The conservative agenda, the one proposed by Ryan (and met with pronouncements of his courage!) or various state governors (they are praised for their leadership and innovation!) seems to lead, in the end, to nothing but a rather banal, milquetoast dystopianism. America as an entity is not supposed to do anything; it is supposed to merely be the flesh upon which our various native organisms can feed. We shall extract our resources, and we shall provide a market for products. We will provide a government that is as pliable as possible towards the encouragement of those two things, and all else is communism.
We say we still want to educate our future generations, but the path to that is to defund education and let "the market" do it. We say we still want to pursue progress towards a better future; the sole fashion in which to do it is to provide a Good Business Climate for "the market" to do it. We assert that we will have American energy independence, and the way to do it will be to extract our own energy supplies faster.
What else is there? Not a rhetorical question: what does the America of a hundred years in the future look like, according to Paul Ryan? According to Michele Bachmann? According to any of the crabby, shambling mounds of negativity grumping and plodding and tsk-tsking their way towards the presidency of the nation? Will America still have railroads? Airports? Roads? An electrical grid? Electricity to put in it? Will we cure the sick? Will we care for the old? How will we make our money? What will we make? What will we sell? Who will be considered American, in 100 years?
What a dismal future. Truly, what a gray, flat, boggy place it seems to be. Perhaps it is the final death of the frontier vision; there is no more land, no unknown horizon exists (and if it does it is too difficult to get to), and there is too little profit to be had. Perhaps America has just entered the grumpy old man phase of its life, in which we keep to ourselves, think back to our better past, and occasionally venture out to tell other, younger countries to get off our damn lawn.
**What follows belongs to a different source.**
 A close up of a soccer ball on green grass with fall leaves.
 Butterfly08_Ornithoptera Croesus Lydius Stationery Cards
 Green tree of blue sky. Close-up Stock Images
We are told all the things America cannot do. We have yet to be told any vision of what we might still be able to do, or what hopes we should still retain, or why our children will be better off than we were, or why we ourselves will be better off than we were a scant few decades ago. Perhaps the very climate of the world will have changed, and the sky will be hotter, or the storms will be bigger, but none of those are things we can do anything about. Perhaps there will be nuclear disasters, or oil spills, or epidemics, or perhaps a city here or a city there will be leveled by some unforeseen catastrophe; we can be assured of it, in fact, but none of those things are things we can expect to respond to better next time than this time. Those are not, we are told, the tasks of a nation.
Our discourse, in short, reeks of depression and failure. We are told that our nation is to become a bleaker and less competent place. And we are told it in stump speeches, and the more we are told we cannot do, the more "serious" or "courageous" we consider the messenger.
Who knows. Perhaps we are rotten after all, if that is what we consider courage.